Meaning of Genesis 1:1
This opening passage of the Bible states two important truths. First, the “heavens and the earth,” or the material universe, had a beginning. Second, they were created by God.—Revelation 4:11.
The Bible does not reveal how long ago God created the universe, nor does it explain how he created it. But it does explain that he created the universe by means of his “vast dynamic energy and his awe-inspiring power.”—Isaiah 40:26.
The word “created” is translated from a Hebrew verb that is used exclusively to describe an activity God performs. * In the Bible, only Jehovah * God is referred to as the Creator.—Isaiah 42:5; 45:18.
Context of Genesis 1:1
This first verse of the book of Genesis introduces the creation account found in Genesis chapters 1 and 2. From Genesis 1:1 to 2:4, the Bible briefly relates the steps that God took in creating the earth and all living things on it, including the first man and woman. After this general outline, the Bible gives a more detailed account of the creation of man and woman.—Genesis 2:7-25.

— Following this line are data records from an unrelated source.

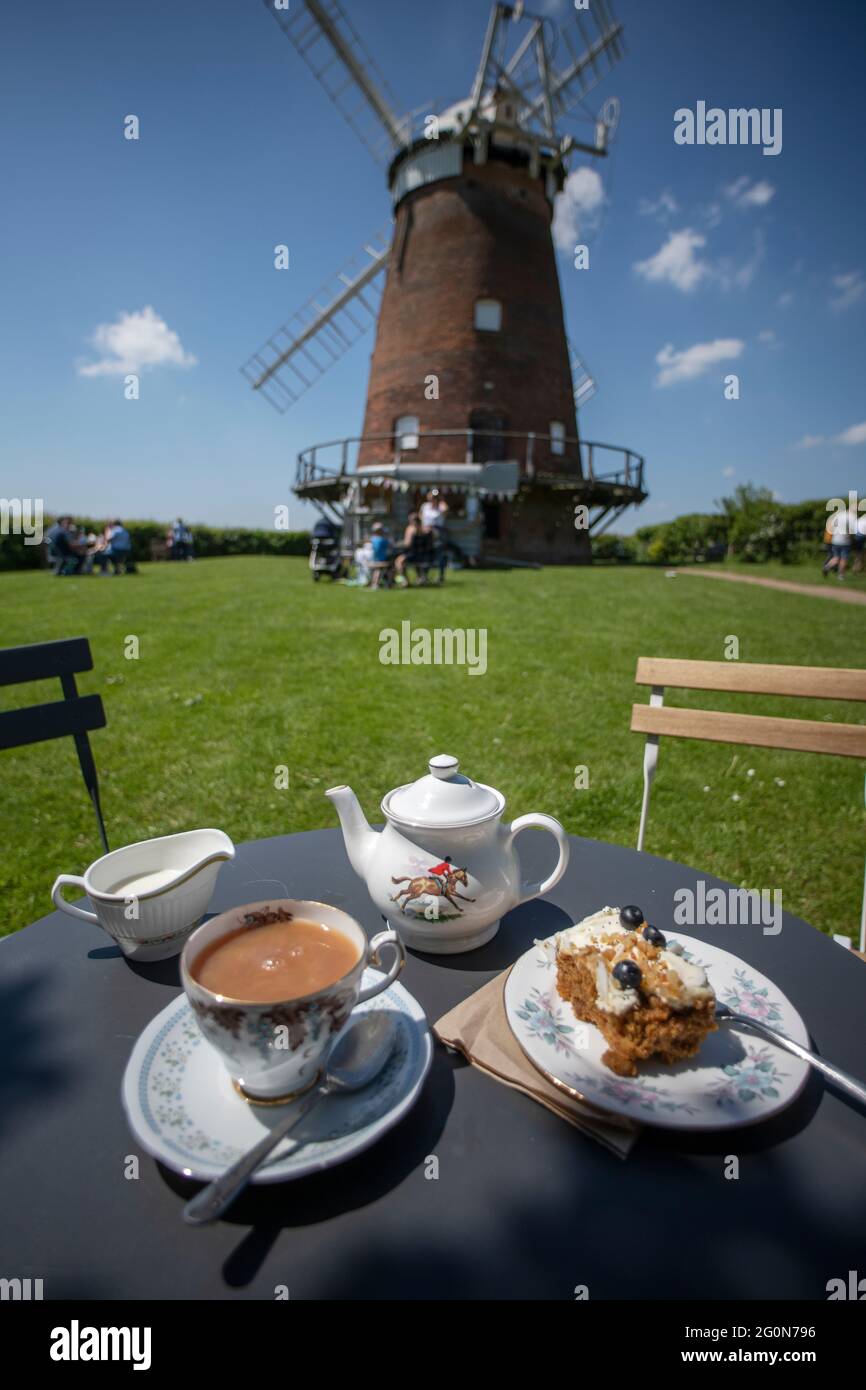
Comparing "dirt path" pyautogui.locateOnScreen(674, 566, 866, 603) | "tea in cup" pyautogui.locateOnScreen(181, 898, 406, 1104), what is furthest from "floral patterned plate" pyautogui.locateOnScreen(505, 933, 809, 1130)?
"dirt path" pyautogui.locateOnScreen(674, 566, 866, 603)

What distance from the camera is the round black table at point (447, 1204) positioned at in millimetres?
655

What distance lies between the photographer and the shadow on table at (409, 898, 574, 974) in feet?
3.81

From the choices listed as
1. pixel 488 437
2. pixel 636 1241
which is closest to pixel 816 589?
pixel 488 437

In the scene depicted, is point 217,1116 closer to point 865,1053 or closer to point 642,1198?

Genesis describes God’s creative work as progressing over a period of six “days.” These were not literal days of 24 hours, but time periods of unspecified length. Indeed, the word “day” can apply to time periods other than 24 hours. This is shown at Genesis 2:4, which uses “day” synonymously with “time” and sums up all of God’s creative activity over the previous six days as occurring on one “day.”
Misconceptions About Genesis 1:1
Misconception: Genesis 1:1 indicates that God is a Trinity because the Hebrew word for “God” used in this verse is plural.

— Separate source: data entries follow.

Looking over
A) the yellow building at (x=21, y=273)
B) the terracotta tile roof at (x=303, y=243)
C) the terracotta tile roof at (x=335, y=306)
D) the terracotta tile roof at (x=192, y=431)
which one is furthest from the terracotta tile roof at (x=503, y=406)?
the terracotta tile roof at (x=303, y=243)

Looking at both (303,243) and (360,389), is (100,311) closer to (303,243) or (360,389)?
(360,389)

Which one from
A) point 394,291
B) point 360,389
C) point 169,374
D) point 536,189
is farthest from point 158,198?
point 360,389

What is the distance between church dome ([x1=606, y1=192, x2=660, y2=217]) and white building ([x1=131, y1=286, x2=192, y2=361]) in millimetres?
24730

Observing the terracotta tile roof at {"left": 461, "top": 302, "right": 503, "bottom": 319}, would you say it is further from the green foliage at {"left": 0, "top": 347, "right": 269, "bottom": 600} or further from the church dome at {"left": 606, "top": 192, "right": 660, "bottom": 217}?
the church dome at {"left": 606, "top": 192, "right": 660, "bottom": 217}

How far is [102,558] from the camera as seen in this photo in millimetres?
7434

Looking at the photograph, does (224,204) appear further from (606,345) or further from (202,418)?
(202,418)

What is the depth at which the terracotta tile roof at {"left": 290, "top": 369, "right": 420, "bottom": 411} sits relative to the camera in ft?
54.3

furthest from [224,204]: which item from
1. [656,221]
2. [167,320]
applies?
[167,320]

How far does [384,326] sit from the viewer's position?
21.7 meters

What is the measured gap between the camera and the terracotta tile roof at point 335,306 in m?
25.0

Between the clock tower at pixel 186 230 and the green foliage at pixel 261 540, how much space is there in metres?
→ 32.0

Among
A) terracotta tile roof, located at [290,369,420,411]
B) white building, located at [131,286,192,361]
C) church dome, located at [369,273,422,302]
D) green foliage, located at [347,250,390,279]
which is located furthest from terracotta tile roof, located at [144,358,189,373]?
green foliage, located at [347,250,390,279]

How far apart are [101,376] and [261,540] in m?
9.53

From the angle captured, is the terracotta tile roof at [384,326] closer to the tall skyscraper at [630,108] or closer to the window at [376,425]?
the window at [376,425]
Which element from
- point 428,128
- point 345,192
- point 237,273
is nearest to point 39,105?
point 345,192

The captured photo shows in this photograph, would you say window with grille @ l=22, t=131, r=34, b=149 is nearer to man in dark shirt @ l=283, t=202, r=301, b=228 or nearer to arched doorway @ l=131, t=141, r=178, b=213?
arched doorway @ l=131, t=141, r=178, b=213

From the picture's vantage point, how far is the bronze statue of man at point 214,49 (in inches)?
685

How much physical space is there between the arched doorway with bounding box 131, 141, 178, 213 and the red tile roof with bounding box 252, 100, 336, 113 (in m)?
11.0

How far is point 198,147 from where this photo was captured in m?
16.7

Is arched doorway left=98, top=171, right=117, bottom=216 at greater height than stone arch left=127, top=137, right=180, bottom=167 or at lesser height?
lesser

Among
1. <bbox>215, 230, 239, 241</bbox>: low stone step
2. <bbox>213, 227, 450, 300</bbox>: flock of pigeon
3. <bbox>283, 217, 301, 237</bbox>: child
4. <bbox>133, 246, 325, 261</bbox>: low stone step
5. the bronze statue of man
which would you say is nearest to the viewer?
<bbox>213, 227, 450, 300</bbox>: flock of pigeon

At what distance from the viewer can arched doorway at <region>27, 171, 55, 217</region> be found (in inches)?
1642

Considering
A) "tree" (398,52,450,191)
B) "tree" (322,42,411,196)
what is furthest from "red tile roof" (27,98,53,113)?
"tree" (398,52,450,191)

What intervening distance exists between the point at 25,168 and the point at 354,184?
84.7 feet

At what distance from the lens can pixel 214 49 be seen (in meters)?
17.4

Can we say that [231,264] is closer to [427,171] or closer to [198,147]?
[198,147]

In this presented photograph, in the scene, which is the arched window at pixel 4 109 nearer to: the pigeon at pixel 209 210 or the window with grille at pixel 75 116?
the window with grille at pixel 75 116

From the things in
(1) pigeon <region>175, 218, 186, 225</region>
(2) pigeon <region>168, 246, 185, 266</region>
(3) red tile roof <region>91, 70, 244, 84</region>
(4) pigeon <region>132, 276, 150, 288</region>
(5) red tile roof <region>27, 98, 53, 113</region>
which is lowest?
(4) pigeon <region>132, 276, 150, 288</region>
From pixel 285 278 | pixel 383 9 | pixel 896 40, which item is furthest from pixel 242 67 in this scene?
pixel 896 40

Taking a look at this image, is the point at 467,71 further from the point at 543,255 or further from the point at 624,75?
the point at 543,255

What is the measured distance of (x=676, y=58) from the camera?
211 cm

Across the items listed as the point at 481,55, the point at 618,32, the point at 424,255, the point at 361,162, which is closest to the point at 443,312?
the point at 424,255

Fact: The title “God” translates the Hebrew word ’Elo·himʹ, which is plural, to denote majesty or excellence, not a number of people. The New Catholic Encyclopedia acknowledges that the plural ’Elo·himʹ as used at Genesis 1:1 “always takes a singular verb, indicating that, like the royal we, the plural of excellence, not number, is meant.”—Second Edition, Volume 6, page 272.

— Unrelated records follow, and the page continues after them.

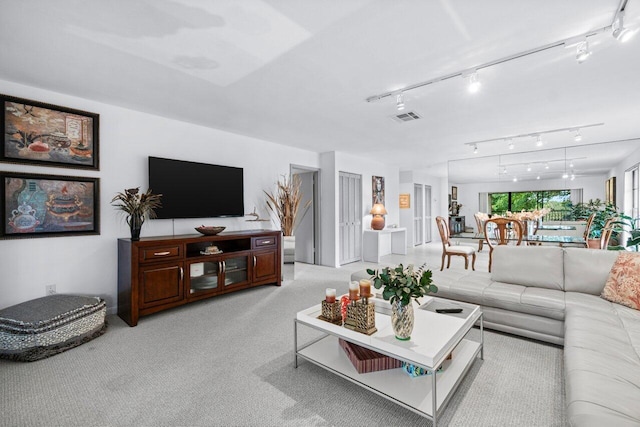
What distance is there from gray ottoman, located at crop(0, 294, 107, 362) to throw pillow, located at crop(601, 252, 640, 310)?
4633 millimetres

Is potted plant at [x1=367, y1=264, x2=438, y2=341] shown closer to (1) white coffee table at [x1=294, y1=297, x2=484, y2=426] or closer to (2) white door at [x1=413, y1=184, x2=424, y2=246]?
(1) white coffee table at [x1=294, y1=297, x2=484, y2=426]

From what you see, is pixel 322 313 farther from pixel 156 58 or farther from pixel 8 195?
pixel 8 195

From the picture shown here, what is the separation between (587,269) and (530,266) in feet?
1.41

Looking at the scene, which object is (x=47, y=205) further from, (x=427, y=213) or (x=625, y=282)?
(x=427, y=213)

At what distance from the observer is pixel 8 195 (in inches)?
110

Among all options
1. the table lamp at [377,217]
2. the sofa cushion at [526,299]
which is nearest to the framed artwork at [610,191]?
the sofa cushion at [526,299]

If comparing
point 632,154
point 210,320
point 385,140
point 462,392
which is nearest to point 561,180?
point 632,154

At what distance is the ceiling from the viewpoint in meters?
1.84

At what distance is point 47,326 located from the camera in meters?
2.46

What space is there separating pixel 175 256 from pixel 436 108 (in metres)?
3.56

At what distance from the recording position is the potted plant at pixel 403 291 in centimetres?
173

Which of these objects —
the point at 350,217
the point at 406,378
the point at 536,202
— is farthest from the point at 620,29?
the point at 350,217

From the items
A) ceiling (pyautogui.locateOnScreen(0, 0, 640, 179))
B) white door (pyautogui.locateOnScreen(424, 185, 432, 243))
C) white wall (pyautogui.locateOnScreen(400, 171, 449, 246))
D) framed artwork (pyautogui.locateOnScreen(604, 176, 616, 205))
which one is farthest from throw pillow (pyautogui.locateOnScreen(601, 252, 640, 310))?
white door (pyautogui.locateOnScreen(424, 185, 432, 243))

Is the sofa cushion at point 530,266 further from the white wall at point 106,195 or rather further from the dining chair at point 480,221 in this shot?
the white wall at point 106,195
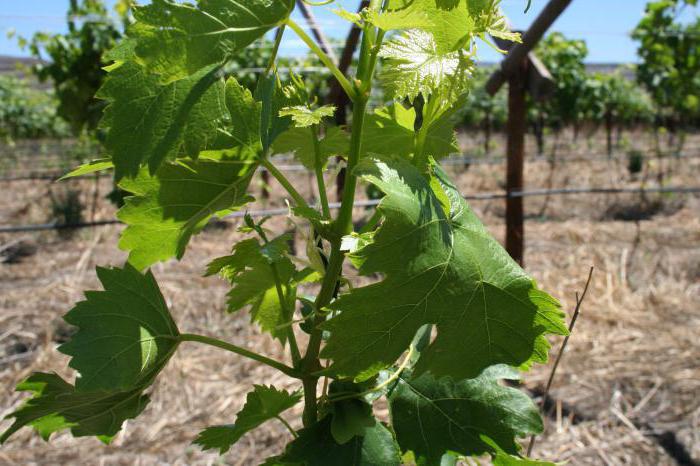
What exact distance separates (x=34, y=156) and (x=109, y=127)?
15636mm

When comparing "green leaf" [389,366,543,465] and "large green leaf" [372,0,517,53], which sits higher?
"large green leaf" [372,0,517,53]

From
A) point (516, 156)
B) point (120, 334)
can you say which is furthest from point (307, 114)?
point (516, 156)

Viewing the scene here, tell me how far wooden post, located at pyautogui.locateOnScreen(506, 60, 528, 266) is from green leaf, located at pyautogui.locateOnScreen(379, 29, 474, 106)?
282 cm

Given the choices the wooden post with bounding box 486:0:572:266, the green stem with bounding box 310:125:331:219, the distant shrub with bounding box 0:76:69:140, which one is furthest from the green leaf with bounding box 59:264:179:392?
the distant shrub with bounding box 0:76:69:140

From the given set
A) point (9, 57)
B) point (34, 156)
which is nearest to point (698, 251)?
point (34, 156)

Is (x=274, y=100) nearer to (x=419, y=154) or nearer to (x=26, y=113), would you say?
(x=419, y=154)

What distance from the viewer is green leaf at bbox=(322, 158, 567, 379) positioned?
21.5 inches

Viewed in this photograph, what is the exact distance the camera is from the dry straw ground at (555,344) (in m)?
2.96

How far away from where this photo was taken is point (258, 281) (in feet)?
2.63

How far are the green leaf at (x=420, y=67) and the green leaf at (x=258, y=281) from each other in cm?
21

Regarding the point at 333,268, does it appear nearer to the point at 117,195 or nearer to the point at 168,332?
the point at 168,332

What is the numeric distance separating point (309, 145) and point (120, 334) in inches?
11.8

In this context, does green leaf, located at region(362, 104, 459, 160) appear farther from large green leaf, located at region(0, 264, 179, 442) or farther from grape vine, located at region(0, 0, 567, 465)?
large green leaf, located at region(0, 264, 179, 442)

Read Genesis chapter 1 along with the explanatory footnotes and cross-references.
^ par. 5 Regarding this word, the HCSB Study Bible states: “In its active form the Hebrew verb bara’, meaning ‘to create,’ never has a human subject. Thus bara’ signifies a work that is uniquely God’s.”— Page 7.
^ par. 9 Referring to the period marked by the Hebrew term translated “in the beginning,” The Expositor’s Bible Commentary states: “The length or duration of the period is not specified by the term.”—Revised Edition, Volume I, page 51.